Los tronos estaban furiosos: culpaban al partido progresista por las tretas de la madera y la del metal, pero no tuvieron más remedio que rendirse a la evidencia y aceptaron, aunque con muy mal humor, que la fuerza de gravedad disminuyera linealmente con la distancia, aunque lograron que se grabara en un material de su invención: un metal radiactivo, de muy corta vida media, que se desintegró en un abrir y cerrar de ojos. Pero la nueva ley tampoco funcionó: la fuerza de gravedad, aunque no infinita, era ahora muy intensa, y el universo recién nacido, y todavía muy pequeño, dejó de expandirse. Con esta tercera ley de gravitación el universo no arrancaba.
Resultado: un nuevo Big Bang. Pero ahora, tanto los tronos como las dominaciones, tanto el partido progresista como los conservadores no sabían qué hacer. Estaban hartos de los Big Bangs reiterados, pero no encontraban la fórmula para detener ese ciclo pesado de leyes que no servían y momentos iniciales que se repetían una y otra vez.

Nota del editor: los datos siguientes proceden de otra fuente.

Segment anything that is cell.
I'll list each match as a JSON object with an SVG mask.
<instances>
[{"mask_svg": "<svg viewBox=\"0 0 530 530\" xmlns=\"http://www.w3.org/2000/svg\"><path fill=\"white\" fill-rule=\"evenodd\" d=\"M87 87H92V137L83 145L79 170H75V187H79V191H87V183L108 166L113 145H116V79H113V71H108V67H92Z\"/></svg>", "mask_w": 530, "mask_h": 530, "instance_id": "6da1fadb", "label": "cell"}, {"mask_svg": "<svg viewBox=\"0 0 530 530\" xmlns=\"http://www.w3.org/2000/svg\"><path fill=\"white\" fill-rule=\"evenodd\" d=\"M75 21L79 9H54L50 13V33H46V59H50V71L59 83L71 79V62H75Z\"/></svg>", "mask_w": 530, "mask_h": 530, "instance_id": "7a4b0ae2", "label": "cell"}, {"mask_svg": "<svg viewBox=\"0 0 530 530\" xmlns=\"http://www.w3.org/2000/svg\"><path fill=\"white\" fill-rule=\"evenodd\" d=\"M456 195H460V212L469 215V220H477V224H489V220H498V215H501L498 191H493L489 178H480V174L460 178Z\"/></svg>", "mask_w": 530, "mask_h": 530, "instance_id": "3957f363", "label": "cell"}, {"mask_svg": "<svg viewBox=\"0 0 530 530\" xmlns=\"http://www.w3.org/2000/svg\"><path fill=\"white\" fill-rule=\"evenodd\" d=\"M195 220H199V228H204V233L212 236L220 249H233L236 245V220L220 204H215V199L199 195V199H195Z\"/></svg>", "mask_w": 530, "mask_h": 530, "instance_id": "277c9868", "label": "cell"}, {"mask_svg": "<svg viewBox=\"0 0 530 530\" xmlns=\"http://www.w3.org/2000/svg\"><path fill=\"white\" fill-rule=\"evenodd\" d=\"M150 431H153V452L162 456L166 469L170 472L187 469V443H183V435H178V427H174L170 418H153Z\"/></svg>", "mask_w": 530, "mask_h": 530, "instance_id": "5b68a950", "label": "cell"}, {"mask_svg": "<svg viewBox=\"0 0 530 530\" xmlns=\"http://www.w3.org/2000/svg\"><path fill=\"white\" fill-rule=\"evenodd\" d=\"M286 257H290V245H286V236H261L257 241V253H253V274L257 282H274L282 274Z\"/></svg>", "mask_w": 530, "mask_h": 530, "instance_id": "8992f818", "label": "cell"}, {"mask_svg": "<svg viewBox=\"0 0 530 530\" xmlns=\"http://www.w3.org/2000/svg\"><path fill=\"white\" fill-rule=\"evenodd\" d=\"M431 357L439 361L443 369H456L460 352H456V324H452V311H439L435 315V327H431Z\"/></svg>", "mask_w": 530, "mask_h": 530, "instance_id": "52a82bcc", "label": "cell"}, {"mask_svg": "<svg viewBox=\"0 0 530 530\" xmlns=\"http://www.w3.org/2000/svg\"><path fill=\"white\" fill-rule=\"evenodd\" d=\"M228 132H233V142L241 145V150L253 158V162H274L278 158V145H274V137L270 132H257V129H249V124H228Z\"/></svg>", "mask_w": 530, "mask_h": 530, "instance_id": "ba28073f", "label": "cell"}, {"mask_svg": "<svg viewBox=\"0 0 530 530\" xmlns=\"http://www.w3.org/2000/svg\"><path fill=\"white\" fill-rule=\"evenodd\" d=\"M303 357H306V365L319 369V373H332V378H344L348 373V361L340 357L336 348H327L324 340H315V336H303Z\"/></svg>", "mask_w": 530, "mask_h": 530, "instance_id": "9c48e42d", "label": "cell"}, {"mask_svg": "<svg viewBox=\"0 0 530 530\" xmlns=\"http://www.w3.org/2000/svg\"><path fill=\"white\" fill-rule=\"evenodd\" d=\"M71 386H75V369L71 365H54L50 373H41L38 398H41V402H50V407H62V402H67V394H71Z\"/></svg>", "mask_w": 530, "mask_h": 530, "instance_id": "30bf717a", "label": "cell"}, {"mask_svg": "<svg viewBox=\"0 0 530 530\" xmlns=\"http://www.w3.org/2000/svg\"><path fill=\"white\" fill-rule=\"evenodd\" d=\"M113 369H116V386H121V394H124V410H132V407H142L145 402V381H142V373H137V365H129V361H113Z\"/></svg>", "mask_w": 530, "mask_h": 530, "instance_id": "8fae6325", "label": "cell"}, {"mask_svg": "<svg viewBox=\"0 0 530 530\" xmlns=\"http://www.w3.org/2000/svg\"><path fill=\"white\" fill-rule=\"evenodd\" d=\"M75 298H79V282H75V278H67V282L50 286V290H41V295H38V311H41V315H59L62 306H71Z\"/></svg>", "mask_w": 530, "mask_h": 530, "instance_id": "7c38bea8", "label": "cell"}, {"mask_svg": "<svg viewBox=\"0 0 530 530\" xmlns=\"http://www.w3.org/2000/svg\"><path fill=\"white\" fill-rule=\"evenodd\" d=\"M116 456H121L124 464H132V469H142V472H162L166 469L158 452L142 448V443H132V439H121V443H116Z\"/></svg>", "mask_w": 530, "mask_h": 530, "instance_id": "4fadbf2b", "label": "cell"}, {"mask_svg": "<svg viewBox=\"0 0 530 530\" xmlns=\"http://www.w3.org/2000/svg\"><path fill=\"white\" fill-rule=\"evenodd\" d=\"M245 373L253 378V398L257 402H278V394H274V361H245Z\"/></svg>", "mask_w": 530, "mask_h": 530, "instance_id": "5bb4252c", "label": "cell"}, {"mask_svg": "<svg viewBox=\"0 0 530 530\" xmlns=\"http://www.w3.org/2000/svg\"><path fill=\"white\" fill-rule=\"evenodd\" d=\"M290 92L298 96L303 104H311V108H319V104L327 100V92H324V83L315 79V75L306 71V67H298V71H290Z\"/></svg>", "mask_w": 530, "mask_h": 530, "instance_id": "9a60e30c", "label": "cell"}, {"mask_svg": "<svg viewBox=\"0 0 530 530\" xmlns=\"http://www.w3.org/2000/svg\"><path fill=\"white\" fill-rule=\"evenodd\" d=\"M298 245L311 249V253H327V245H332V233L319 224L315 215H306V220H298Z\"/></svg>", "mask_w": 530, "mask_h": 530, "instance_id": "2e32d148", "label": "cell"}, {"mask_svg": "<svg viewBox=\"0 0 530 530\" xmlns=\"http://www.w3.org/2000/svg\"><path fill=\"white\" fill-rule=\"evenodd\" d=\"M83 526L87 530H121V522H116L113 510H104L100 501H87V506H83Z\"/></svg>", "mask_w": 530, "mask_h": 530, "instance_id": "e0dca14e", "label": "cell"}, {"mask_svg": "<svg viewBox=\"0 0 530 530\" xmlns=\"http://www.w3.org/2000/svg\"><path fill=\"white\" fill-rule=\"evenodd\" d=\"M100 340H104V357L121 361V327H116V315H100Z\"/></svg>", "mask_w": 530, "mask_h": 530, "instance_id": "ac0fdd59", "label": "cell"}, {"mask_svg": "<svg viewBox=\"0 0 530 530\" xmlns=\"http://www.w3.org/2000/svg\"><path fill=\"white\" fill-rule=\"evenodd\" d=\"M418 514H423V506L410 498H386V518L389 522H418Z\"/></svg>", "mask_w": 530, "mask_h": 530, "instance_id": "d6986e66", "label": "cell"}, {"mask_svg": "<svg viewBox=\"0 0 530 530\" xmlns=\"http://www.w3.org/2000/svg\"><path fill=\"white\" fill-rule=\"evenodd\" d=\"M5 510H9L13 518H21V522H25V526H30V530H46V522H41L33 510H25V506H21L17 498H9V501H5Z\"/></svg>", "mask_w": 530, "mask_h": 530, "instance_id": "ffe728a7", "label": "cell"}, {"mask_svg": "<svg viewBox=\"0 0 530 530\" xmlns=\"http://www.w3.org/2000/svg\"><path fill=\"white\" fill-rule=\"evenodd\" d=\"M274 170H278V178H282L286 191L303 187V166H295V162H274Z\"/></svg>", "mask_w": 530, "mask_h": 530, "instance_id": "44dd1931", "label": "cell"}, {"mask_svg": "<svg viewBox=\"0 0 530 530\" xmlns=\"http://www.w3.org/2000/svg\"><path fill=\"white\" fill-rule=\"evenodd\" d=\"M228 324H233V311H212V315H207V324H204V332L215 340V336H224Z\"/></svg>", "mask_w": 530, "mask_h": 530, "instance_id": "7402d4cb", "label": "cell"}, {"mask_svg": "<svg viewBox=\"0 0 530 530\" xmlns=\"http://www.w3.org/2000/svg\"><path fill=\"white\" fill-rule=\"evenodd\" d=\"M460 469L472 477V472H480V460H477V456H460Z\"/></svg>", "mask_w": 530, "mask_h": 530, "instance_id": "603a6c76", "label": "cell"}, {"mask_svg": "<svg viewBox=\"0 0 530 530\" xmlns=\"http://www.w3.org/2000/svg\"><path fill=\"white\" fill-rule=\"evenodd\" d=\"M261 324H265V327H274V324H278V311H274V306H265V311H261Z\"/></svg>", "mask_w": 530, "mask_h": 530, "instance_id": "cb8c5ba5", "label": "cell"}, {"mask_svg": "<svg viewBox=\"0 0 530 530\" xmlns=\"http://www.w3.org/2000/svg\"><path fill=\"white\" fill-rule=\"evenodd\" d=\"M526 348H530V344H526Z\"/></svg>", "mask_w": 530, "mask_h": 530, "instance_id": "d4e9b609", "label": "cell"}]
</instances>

Como ocurrió tantas veces, fueron los arcángeles (que al fin y al cabo habían sido los autores de la iniciativa) quienes resolvieron el problema: sugirieron como parámetro el cuadrado de la distancia, aduciendo razones de simetría y de simplicidad. Las facciones enfrentadas de los tronos y dominaciones no tuvieron más remedio que aceptarlo y consiguieron introducir en la ley una constante numérica, que permitiría ajustarla debidamente. Los arcángeles, además, curtidos por las experiencias anteriores, no quisieron que la ley se grabara sobre ningún soporte material, sino que se esculpiera en algo que llamaron pensamiento, y que todavía no existía (y que llegaría a existir eones después).
Y así fue como la gravedad se separó, tal como hoy la conocemos, de la superfuerza (más tarde lo harían la fuerza electromagnética, la nuclear fuerte y la fuerza débil) y se consiguió una ley de gravitación que produjo un universo posible y que estaba profundamente arraigada en el pensamiento, a la espera de que alguien la alcanzara (fue Newton, finalmente).
Todavía no había transcurrido un segundo desde el Big Bang.